2. Goitrogens: Soybeans contain compounds known as goitrogens, which can interfere with thyroid function. However, the goitrogenic effects are usually associated with consuming large amounts of raw soybeans. Cooking and steaming soybeans can help reduce these compounds' impact on thyroid health.

3. Sodium Content: The inclusion of salt in the preparation of sprouted soybeans can increase their sodium content. Excessive sodium intake can contribute to high blood pressure and other cardiovascular issues. Individuals with hypertension or those on a low-sodium diet should monitor their consumption of soybeans cooked with salt.

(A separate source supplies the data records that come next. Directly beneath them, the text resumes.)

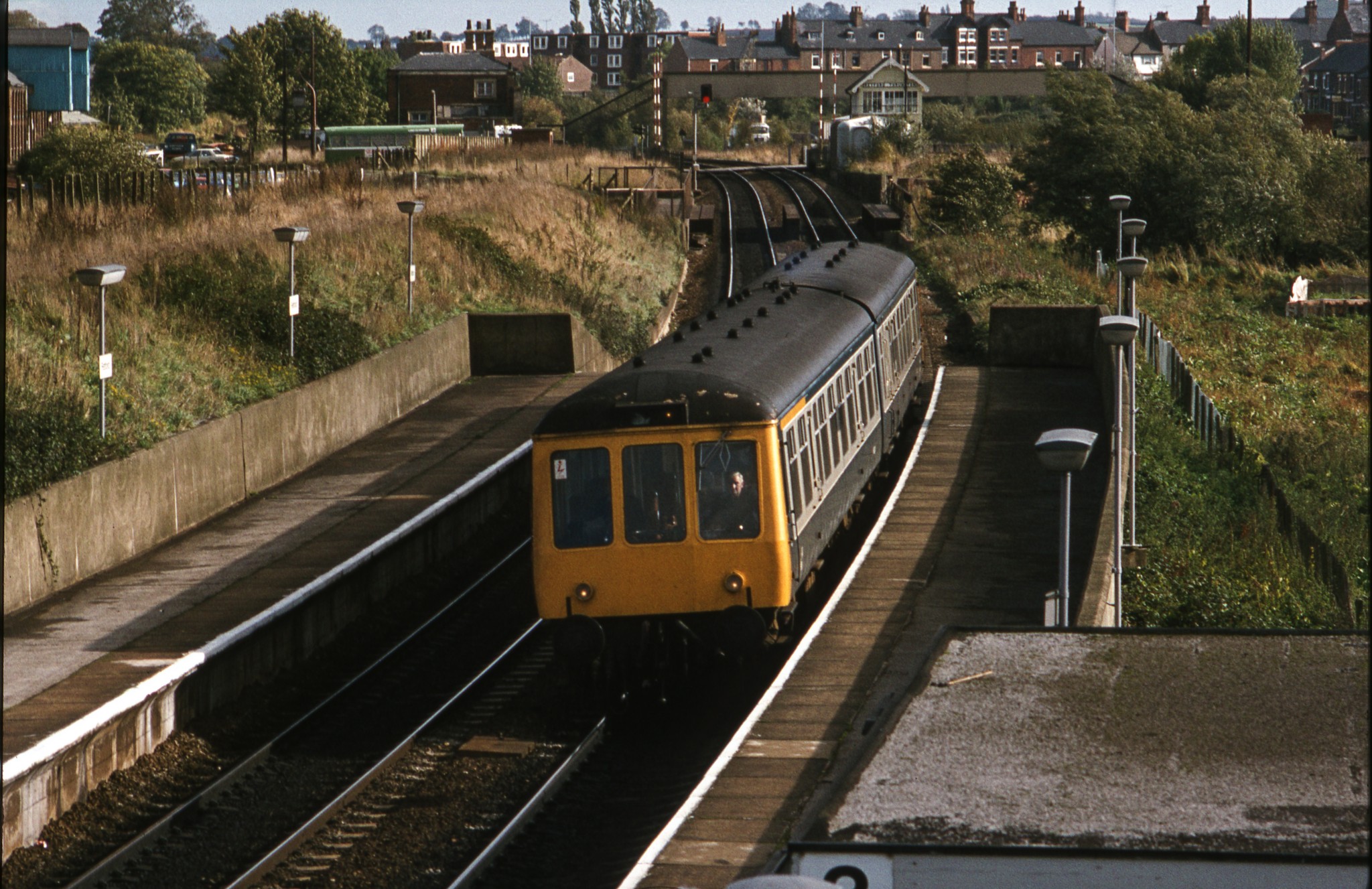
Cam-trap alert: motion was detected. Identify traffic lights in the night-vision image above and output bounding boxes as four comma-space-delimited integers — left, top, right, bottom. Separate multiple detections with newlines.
636, 124, 643, 135
632, 124, 638, 134
700, 84, 713, 103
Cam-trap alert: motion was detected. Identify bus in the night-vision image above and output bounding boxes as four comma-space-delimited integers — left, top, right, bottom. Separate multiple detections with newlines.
324, 122, 464, 167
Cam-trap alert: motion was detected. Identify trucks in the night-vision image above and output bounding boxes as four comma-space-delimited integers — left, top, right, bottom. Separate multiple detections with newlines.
726, 111, 773, 149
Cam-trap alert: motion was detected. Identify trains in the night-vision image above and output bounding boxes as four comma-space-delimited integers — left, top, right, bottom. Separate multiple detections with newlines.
530, 238, 925, 705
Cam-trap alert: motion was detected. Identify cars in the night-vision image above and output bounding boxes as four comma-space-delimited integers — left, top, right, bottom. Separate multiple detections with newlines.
128, 132, 248, 195
267, 128, 326, 151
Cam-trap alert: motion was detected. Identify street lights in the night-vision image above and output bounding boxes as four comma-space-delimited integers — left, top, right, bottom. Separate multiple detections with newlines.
1033, 428, 1099, 629
397, 200, 425, 317
77, 262, 127, 440
1114, 255, 1151, 548
1097, 314, 1140, 629
1119, 218, 1149, 373
292, 76, 317, 168
1108, 194, 1132, 313
272, 226, 311, 364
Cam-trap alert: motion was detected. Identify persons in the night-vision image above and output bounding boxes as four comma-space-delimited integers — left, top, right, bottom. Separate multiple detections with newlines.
710, 471, 758, 531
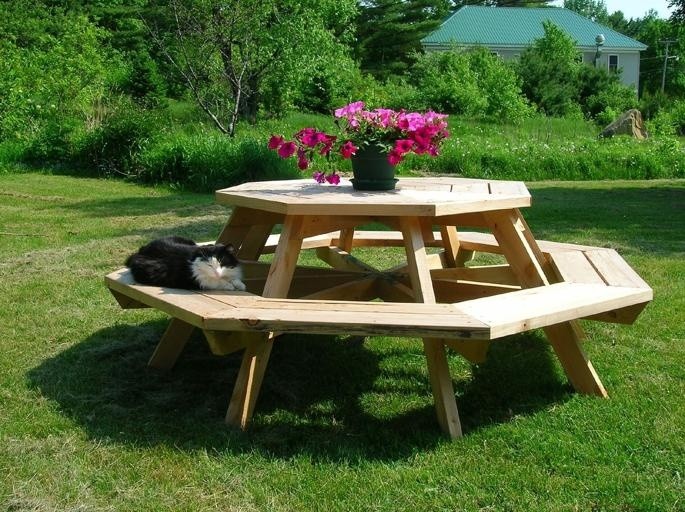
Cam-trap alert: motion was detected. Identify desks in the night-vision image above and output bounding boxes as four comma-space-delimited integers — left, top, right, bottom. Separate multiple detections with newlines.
146, 177, 609, 441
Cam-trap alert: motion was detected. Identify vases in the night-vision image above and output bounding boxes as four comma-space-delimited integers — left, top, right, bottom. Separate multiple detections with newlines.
349, 147, 399, 191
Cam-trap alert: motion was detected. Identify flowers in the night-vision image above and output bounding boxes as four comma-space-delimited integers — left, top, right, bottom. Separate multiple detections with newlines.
267, 101, 449, 185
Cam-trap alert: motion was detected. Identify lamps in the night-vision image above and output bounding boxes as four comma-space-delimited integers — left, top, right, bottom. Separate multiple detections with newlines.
596, 34, 606, 58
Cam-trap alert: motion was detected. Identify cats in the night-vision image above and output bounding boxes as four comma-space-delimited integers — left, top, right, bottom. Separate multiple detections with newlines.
122, 235, 246, 292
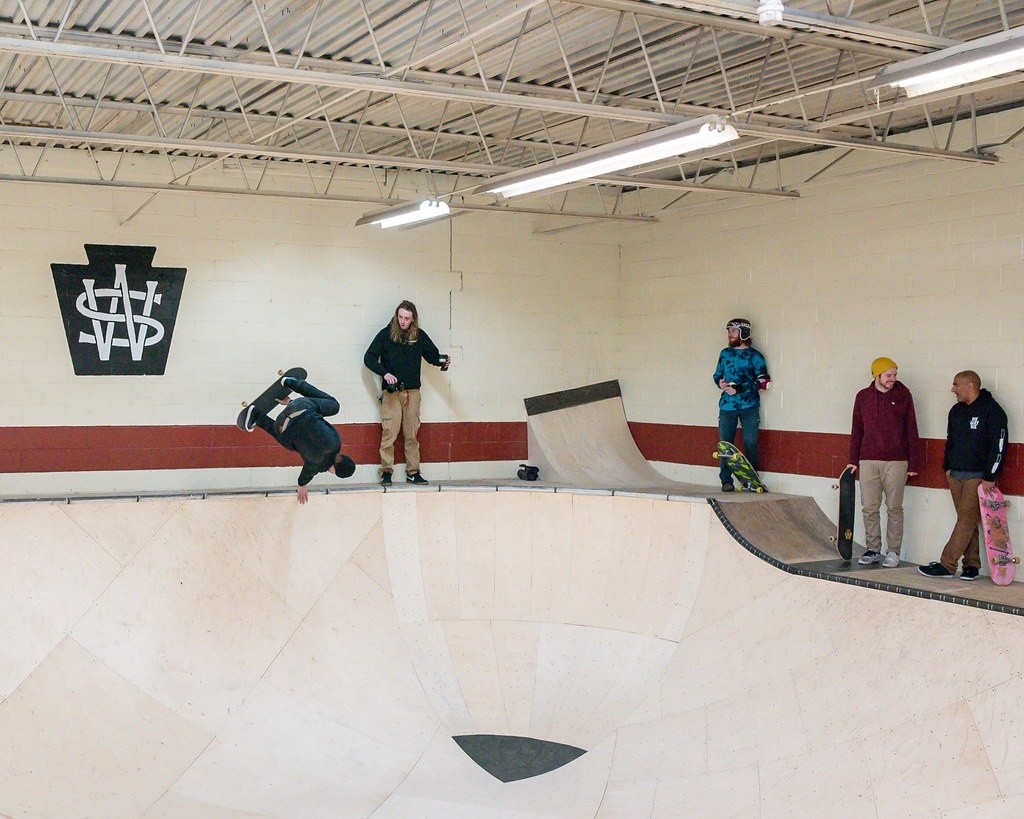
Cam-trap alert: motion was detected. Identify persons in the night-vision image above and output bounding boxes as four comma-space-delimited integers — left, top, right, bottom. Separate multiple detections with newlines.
916, 370, 1008, 581
362, 302, 452, 485
714, 318, 773, 494
846, 357, 924, 570
244, 374, 358, 505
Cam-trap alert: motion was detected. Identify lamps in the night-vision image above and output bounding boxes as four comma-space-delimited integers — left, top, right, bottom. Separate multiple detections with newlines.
468, 114, 741, 205
867, 25, 1024, 99
353, 196, 451, 229
756, 1, 784, 29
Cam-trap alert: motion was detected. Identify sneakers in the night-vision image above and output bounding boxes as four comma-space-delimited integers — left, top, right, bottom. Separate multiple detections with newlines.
721, 483, 734, 492
245, 404, 257, 433
281, 376, 297, 387
959, 564, 979, 581
917, 562, 955, 577
881, 551, 900, 567
380, 470, 392, 486
406, 472, 429, 485
857, 548, 882, 565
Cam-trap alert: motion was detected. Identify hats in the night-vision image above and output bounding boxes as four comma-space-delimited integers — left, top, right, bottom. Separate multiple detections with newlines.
726, 318, 752, 340
871, 357, 898, 379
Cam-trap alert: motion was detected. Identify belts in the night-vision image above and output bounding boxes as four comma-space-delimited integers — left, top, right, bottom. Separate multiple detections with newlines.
281, 409, 308, 433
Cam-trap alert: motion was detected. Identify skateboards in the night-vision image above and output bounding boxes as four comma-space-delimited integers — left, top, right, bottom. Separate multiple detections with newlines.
827, 466, 856, 561
712, 441, 768, 494
976, 482, 1020, 586
236, 367, 308, 431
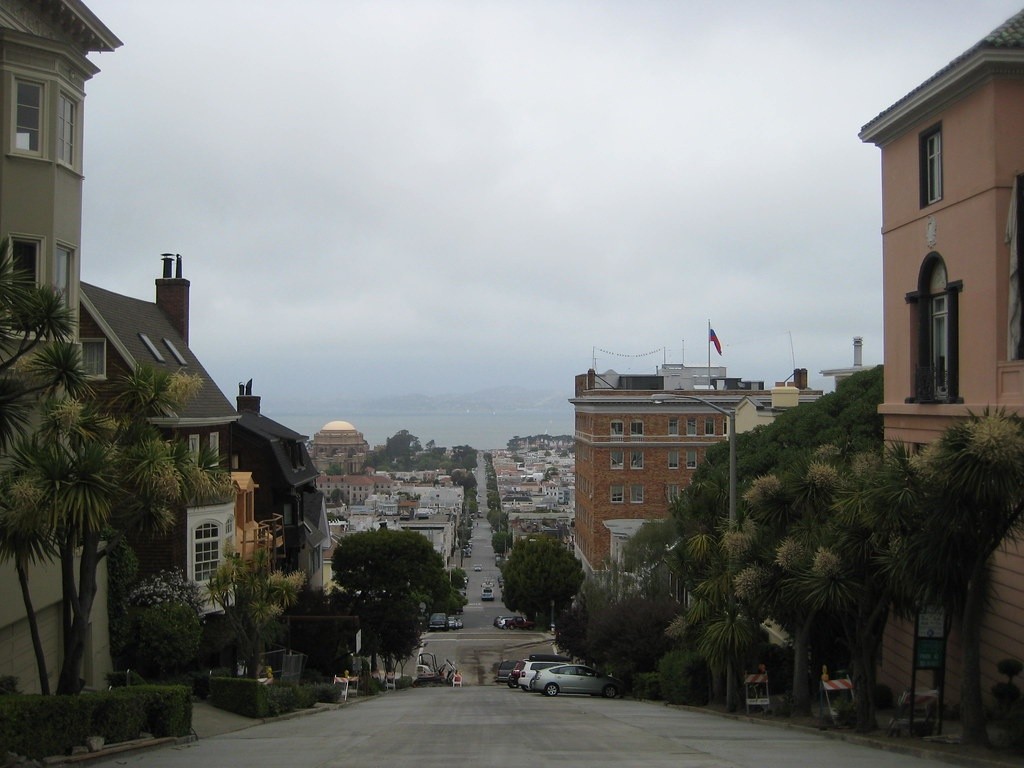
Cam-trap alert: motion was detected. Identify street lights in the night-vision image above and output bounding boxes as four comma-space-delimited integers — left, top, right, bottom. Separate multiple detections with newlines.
647, 392, 737, 714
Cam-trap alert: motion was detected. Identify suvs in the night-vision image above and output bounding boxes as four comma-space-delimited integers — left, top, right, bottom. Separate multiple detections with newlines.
428, 612, 451, 631
493, 658, 522, 689
493, 615, 527, 630
510, 652, 614, 692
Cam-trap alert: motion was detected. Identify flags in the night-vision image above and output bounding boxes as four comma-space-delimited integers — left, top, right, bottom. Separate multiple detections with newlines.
710, 329, 722, 356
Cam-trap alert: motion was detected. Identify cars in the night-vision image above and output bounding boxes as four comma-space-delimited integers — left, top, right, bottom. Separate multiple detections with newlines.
505, 616, 535, 630
465, 511, 485, 573
447, 576, 470, 630
529, 664, 626, 699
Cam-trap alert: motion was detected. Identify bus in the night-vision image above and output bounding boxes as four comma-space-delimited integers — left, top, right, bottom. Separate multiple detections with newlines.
480, 577, 495, 601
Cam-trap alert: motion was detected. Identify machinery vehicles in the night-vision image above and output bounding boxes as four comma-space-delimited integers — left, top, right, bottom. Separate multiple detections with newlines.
411, 651, 462, 688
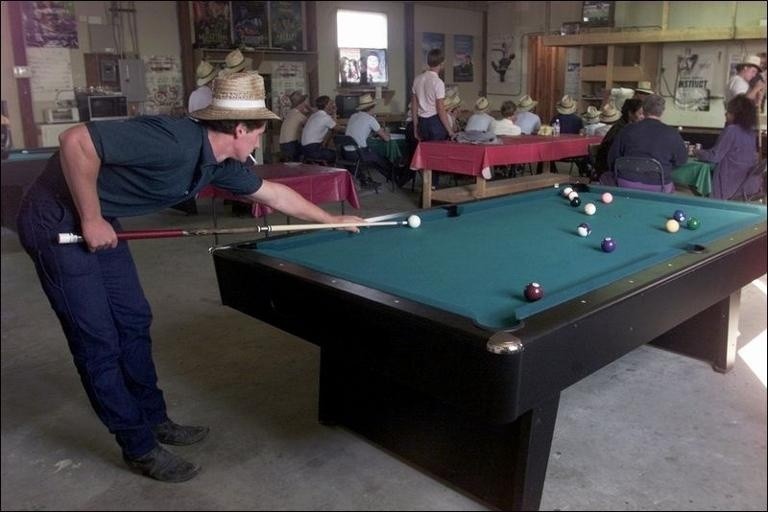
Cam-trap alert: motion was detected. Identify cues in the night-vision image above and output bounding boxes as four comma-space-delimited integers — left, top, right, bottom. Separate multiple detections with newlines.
758, 99, 762, 160
56, 221, 408, 243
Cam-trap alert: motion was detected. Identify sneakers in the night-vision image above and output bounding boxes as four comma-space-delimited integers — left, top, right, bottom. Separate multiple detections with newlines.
396, 173, 414, 187
123, 445, 201, 482
361, 178, 381, 189
151, 417, 212, 445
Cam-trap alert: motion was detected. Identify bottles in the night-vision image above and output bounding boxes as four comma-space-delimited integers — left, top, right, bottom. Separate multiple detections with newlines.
552, 119, 561, 137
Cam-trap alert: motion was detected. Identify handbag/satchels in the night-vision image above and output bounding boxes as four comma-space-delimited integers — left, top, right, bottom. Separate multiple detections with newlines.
452, 131, 498, 144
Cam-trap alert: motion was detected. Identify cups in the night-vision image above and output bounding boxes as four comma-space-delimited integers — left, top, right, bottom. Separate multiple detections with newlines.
579, 127, 593, 140
685, 141, 701, 157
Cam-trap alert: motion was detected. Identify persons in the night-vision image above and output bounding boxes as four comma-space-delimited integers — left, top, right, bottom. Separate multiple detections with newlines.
18, 73, 369, 483
692, 54, 766, 202
444, 87, 623, 176
412, 48, 458, 192
300, 95, 382, 189
188, 64, 216, 115
594, 81, 689, 194
279, 90, 314, 162
342, 94, 394, 181
339, 51, 384, 84
216, 49, 258, 216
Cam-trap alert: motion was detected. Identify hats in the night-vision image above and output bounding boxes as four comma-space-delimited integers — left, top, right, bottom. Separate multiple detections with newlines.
191, 73, 282, 121
442, 86, 463, 110
735, 55, 763, 72
196, 61, 217, 86
635, 81, 655, 94
472, 96, 491, 113
289, 91, 308, 109
555, 94, 621, 124
225, 49, 246, 73
516, 95, 538, 112
355, 93, 377, 110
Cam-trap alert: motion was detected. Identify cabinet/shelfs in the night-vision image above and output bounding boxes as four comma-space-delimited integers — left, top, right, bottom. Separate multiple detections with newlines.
563, 44, 662, 113
84, 52, 122, 93
35, 123, 84, 148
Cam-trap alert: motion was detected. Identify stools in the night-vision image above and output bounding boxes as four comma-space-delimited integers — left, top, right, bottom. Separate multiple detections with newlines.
276, 153, 299, 162
303, 159, 328, 166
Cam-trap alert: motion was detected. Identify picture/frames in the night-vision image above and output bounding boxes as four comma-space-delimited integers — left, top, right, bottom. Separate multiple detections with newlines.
581, 1, 615, 26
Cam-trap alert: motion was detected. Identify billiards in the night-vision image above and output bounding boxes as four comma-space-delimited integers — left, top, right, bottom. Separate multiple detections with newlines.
602, 193, 613, 203
601, 237, 616, 252
524, 282, 543, 301
408, 215, 421, 228
564, 188, 581, 207
577, 224, 592, 237
666, 210, 700, 232
584, 203, 596, 215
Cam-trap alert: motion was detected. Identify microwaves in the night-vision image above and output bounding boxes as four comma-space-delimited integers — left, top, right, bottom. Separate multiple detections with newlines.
77, 94, 130, 123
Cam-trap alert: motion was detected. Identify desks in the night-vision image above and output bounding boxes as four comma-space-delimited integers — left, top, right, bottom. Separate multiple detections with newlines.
322, 114, 408, 148
195, 162, 361, 245
213, 183, 767, 511
409, 134, 605, 210
367, 133, 406, 193
672, 157, 716, 196
0, 147, 60, 226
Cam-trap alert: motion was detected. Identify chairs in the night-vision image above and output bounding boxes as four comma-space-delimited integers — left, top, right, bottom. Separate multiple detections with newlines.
332, 135, 378, 195
614, 156, 664, 192
728, 158, 767, 204
588, 143, 601, 185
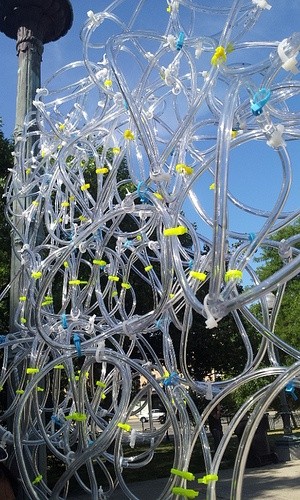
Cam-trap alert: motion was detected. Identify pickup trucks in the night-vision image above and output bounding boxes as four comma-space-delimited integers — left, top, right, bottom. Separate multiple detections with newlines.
140, 408, 168, 423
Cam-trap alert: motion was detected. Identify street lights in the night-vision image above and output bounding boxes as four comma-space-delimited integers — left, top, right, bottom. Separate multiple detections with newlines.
265, 292, 300, 444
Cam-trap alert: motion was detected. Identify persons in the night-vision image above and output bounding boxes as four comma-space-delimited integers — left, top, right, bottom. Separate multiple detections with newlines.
203, 397, 225, 462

Incorporating sprouted, cooked, steamed soybeans with salt into your diet can provide numerous nutritional benefits. They are a great source of plant-based protein, fiber, essential fatty acids, and various vitamins and minerals. However, it is important to consider any potential allergenic reactions, the goitrogenic effects on thyroid health, and the sodium content. As with any food, moderation and individual considerations should be taken into account to ensure a well-balanced and healthy diet.